2009-02-11

Fitting Legendre (orthogonal) polynomials in R

Frederick Novomestky packaged a series of orthogonal polynomials in the orthopolynom R package. However, his functions can not be used "directly" in a statistical model, say in lm(). There is no need to use functions from orthopolynom package, since there is a poly() function in stats package that is shipped with R. Nevertheless, I played with class of Legendre polynomials. (Wikipedia, Wolfram) This class of polynomials is very popular in my field since the introduction of so called random regression models (e.g. link1, link2, link3, ..., and some of our work), though the splines (Wikipedia, Wolfram) are making their way through (see this link and follow references). Let's go to orthopolynom package. Say we want to use Legendre polynomial of 4th order for a variable x. First we need to get the coefficients for basis functions:
library(package="orthopolynom")
(leg4coef <- legendre.polynomials(n=4, normalized=TRUE))
[[1]]
0.7071068

[[2]]
1.224745*x

[[3]]
-0.7905694 + 2.371708*x^2

[[4]]
-2.806243*x + 4.677072*x^3

[[5]]
0.7954951 - 7.954951*x^2 + 9.280777*x^4
To use this polynomial in a model, we need to create a design matrix with sensible column names and without the intercept:
x <- 1:100
leg4 <- as.matrix(as.data.frame(polynomial.values(polynomials=leg4coef,
x=scaleX(x, u=-1, v=1))))
colnames(leg4) <- c("leg0", "leg1", "leg2", "leg3", "leg4")
leg4 <- leg4[, 2:ncol(leg4)]
Now we can use this in a model, e.g., lm(y ~ leg4). I made this whole process easier - with the functions bellow, we can simply use lm(y ~ Legendre(x=scaleX(x, u=-1, v=1), n=4)). I contacted Fred and I hope he will add some version of these functions to his package.

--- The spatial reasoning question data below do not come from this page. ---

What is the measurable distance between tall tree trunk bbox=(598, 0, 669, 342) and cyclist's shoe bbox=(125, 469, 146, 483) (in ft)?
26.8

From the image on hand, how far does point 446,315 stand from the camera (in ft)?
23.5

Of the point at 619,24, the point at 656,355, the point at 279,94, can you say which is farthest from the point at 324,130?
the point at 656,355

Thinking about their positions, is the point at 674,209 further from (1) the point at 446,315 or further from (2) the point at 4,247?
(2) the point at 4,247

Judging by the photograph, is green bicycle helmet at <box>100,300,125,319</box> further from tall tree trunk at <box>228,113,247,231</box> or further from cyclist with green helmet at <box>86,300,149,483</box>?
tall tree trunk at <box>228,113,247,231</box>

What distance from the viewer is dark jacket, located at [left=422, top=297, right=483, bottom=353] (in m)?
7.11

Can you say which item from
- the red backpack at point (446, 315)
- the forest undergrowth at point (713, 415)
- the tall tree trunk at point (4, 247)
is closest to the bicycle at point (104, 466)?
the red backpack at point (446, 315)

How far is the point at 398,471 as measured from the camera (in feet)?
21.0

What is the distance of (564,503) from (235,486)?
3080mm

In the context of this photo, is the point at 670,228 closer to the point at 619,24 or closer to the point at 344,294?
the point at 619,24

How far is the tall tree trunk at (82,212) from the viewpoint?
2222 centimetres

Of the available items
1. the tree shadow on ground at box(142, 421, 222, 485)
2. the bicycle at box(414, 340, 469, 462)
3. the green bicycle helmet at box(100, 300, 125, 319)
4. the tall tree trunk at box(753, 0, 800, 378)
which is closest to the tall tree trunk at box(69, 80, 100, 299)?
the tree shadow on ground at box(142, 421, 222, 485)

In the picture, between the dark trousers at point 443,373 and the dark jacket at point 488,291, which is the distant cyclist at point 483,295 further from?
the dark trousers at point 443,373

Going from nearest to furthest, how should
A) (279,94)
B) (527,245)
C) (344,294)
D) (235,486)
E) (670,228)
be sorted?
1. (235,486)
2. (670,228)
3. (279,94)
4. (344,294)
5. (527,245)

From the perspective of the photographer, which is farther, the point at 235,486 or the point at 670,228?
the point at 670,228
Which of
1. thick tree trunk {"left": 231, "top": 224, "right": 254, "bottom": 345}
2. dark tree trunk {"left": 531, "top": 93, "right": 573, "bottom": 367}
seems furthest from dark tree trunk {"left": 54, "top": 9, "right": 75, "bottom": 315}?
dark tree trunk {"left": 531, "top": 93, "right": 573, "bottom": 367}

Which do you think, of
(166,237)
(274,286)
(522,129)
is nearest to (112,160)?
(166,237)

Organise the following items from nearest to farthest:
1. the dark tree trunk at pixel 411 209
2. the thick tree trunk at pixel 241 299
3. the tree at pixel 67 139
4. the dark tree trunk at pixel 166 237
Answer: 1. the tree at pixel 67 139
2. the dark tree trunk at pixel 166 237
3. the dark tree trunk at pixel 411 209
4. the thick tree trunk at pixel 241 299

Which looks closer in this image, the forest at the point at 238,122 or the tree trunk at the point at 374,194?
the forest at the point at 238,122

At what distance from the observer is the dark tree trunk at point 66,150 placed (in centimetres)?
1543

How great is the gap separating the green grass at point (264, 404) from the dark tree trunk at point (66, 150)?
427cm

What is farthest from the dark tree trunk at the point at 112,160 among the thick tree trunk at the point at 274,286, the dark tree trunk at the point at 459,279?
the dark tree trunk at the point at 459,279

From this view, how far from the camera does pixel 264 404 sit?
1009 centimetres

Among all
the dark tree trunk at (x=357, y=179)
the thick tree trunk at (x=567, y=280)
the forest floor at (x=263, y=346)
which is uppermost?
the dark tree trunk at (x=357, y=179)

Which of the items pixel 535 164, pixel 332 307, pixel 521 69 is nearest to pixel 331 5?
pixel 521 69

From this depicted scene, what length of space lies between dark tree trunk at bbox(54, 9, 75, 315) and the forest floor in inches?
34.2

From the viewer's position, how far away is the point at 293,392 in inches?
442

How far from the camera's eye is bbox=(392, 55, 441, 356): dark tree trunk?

Update 2009-03-16: If we want that the intercept has a value of 1, we need to rescale the polynomial coefficients by multiplying with sqrt(2).
Legendre <- function(x, n, normalized=TRUE, intercept=FALSE, rescale=TRUE)
{
## Create a design matrix for Legendre polynomials
## x - numeric
## n - see orthopolynom
## normalized - logical, see orthopolynom
## intercept - logical, add intercept
tmp <- legendre.polynomials(n=n, normalized=normalized)
if(!intercept) tmp <- tmp[2:length(tmp)]
polynomial.values(polynomials=tmp, x=x, matrix=TRUE)
}

polynomial.values <- function(polynomials, x, matrix=FALSE)
{
## Changed copy of polynomial.vales from orthopolynom in order
## to add matrix argument
require(polynom)
n <- length(polynomials)
if(!matrix) {
values <- vector(mode="list", length=n)
} else {
values <- matrix(ncol=n, nrow=length(x))
}
j <- 1
while(j <= n) {
if(!matrix) {
values[[j]] <- predict(polynomials[[j]], x)
} else {
values[, j] <- predict(polynomials[[j]], x)
}
j <- j + 1
}
values
}

3 comments:

Norman said...

Thanks! this example code is very helpful.
Norman Packard

Andrew T said...

I was looping over polynomial degree testing a few models, and found that I couldn't call the predict() generic on the model with a new dataset if the n parameter was a variable, rather than a constant, and this variable's value had subsequently changed. The following fails:

x=seq(2,20,by=2)
d=data.frame(x=x,y=cos(x/10))
degree=4
mdl=lm(y ~ Legendre(x=scaleX(x, u=-1, v=1), n=degree))
degree=3 # degree variable is modified
x2=seq(2,20,by=1)
d2=data.frame(x=x2)
d2$ypred=predict(mdl,d2) # fails as mdl seems to pull modified degree from environment

Gorjanc Gregor said...

Andrew,

I am confused. I did this in a fresh R session:

1. Copied function definitions for Legendre() and polynomial.values() from the above post

2. Run your example as:

library(package="orthopolynom")
x=seq(2,20,by=2)
d=data.frame(x=x,y=cos(x/10))
degree=4
mdl=lm(y ~ Legendre(x=scaleX(x, u=-1, v=1), n=degree), data=d)
degree=3 # degree variable is modified
x2=seq(2,20,by=1)
d2=data.frame(x=x2)
d2$ypred=predict(mdl,d2)

And got the following errors:

Error: variable 'Legendre(x = scaleX(x, u = -1, v = 1), n = degree)' was fitted with type "nmatrix.4" but type "nmatrix.3" was supplied

Yes, you are right, this fails, but I believe there is nothing I could do in my code to make it work as you defined Legendre(..., n=degree) and of course whenever you call (directly or indirectly) the function looks for degree in global environment. If you change it, you are in trouble. Do you have a proposal what to do?